Mortgage rates rose again and again last week, prompting homeowners and potential home buyers to withdraw on borrowing.
Overall, the application volume fell by 5.1% from the previous week, according to the Mortgage Bankers Association’s seasonally adjusted index.
The average contract rate for 30-year fixed-rate mortgages with similar loan balances ($ 548,250 or less) rose to 3.36% from 3.33%, with points rising to 0.43 from 0.39 (including the origination fee) for loans by 20% lower payment.
As a result, applications for refinancing a home loan, which is most sensitive to weekly interest rate changes, fell by 5% for the week and were 20% lower than a year ago. It is the slowest pace since June last year.
“Refinancing applications were rejected for the fifth week in a row, but there was a gain in VA lending activity,”
Mortgage applications to buy a home fell 5% for the week and were 51% higher than a year ago. The annual comparison will be very large in the next few months, as the housing market stopped almost completely last year at this time, when the pandemic closed the economy. It recovered dramatically in early summer.

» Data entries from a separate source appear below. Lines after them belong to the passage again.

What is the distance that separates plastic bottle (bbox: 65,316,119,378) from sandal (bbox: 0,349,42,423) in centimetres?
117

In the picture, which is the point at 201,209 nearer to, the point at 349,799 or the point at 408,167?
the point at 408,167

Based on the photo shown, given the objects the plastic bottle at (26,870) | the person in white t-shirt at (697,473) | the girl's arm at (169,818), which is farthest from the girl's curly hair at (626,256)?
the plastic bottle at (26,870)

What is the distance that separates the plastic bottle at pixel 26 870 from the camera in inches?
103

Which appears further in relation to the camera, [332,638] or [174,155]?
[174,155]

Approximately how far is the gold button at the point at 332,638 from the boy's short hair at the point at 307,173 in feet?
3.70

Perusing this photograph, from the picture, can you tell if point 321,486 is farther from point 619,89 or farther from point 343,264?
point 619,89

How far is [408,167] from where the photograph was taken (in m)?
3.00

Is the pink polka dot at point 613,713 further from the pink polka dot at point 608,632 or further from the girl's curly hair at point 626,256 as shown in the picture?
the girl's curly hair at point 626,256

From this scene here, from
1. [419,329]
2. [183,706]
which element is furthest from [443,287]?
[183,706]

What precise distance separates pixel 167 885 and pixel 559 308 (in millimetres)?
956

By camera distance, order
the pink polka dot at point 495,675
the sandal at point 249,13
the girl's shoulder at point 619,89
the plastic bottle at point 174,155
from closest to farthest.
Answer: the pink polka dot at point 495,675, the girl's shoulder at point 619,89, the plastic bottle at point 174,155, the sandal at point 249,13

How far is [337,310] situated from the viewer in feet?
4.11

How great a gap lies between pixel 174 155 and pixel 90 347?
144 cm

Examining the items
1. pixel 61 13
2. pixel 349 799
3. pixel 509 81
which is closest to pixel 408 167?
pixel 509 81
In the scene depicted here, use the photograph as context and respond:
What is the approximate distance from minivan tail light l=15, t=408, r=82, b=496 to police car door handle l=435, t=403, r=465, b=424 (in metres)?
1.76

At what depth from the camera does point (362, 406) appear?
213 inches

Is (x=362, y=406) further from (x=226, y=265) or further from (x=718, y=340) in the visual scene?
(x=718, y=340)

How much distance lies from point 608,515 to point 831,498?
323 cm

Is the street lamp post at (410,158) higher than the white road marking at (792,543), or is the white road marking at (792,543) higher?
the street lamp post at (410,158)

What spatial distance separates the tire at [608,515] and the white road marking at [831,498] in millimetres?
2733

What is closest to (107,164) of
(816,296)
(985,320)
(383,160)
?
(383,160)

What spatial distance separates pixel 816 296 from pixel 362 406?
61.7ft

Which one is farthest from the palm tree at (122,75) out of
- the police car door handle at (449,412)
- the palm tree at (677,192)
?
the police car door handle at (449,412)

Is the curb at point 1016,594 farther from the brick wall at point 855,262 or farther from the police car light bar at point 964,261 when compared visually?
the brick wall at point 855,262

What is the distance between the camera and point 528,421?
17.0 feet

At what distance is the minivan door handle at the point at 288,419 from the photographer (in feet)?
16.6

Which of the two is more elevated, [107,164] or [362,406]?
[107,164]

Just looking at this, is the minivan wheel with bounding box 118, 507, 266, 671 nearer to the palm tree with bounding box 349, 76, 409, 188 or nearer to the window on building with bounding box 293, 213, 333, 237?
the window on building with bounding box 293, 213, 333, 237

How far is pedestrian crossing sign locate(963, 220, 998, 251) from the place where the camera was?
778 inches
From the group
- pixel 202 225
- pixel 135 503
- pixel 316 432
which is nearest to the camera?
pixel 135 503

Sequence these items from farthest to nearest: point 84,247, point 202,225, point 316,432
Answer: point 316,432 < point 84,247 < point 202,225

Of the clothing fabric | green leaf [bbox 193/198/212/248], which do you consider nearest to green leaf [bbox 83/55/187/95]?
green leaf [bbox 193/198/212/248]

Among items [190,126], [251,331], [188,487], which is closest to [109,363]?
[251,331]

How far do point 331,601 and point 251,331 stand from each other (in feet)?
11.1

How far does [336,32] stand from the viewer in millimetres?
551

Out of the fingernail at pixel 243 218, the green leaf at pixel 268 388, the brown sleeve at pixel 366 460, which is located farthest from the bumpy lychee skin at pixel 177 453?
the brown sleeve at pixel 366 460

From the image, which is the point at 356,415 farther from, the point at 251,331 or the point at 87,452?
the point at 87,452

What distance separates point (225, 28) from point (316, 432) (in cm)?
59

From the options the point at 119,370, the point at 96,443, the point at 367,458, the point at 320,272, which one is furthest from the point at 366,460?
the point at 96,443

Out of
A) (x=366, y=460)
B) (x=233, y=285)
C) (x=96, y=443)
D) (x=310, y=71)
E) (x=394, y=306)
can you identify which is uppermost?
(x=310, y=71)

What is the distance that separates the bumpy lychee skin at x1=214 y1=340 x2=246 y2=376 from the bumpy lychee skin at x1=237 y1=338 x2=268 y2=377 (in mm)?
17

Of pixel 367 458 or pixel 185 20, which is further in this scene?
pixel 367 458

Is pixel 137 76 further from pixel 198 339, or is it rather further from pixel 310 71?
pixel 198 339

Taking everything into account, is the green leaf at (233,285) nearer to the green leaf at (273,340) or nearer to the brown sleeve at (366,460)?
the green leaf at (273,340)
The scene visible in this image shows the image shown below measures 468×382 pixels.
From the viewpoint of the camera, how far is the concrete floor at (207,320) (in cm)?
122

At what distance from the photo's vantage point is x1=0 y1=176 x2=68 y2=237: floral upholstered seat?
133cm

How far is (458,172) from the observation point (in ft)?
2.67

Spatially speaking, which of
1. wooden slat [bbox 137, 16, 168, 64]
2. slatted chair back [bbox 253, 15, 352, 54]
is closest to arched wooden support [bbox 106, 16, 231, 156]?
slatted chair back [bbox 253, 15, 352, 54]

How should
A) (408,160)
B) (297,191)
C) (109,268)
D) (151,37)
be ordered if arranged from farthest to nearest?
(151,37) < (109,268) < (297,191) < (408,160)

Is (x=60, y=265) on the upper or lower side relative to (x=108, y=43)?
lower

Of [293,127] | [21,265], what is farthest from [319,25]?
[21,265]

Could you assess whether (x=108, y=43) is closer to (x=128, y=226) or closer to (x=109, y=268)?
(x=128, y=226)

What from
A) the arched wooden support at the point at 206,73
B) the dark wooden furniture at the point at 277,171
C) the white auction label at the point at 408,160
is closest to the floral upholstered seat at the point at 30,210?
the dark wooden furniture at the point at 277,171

“The rapidly recovering economy and the improved job market are creating significant demand for home purchases, but activity in recent weeks has been limited by faster growth in home prices and extremely low inventory,” Kan said.
Mortgage rates have moved lower this week after refusing to break through the recent highs. This could be good for home buyers in the coming weeks.
“Evidence of a supportive shift in the rate environment is beginning to rise,” wrote Matthew Graham, CEO of Mortgage News Daily. “The shift could be overwhelming or short-lived, true, but almost everything is better than the first quarter of 2021. Simply moving sideways at the current level would be a big win.”